Data entries
------------------------------------------------------------------------

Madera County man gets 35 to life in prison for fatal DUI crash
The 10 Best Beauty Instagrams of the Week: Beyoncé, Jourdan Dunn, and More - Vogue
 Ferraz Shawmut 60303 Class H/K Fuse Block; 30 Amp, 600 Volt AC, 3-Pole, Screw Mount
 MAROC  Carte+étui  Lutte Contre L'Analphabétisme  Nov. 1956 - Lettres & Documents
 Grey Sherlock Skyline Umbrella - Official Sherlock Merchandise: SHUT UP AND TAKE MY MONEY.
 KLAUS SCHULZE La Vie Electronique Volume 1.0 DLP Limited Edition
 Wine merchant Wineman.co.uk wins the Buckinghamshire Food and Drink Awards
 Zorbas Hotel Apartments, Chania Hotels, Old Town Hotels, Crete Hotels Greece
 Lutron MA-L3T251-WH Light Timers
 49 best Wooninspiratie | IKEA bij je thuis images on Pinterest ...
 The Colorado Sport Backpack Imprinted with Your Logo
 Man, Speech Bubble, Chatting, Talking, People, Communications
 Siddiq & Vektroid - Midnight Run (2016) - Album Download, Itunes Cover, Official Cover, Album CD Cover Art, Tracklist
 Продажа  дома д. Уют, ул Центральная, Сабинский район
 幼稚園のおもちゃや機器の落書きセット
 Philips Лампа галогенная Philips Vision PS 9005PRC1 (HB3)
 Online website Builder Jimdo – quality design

------------------------------------------------------------------------

_PROBLEM TO SOLVE:_ The answer must consist of each line from the data that includes the string "Official".

_RESPONSE TO THIS EXERCISE:_
 Grey Sherlock Skyline Umbrella - Official Sherlock Merchandise: SHUT UP AND TAKE MY MONEY.
 Siddiq & Vektroid - Midnight Run (2016) - Album Download, Itunes Cover, Official Cover, Album CD Cover Art, Tracklist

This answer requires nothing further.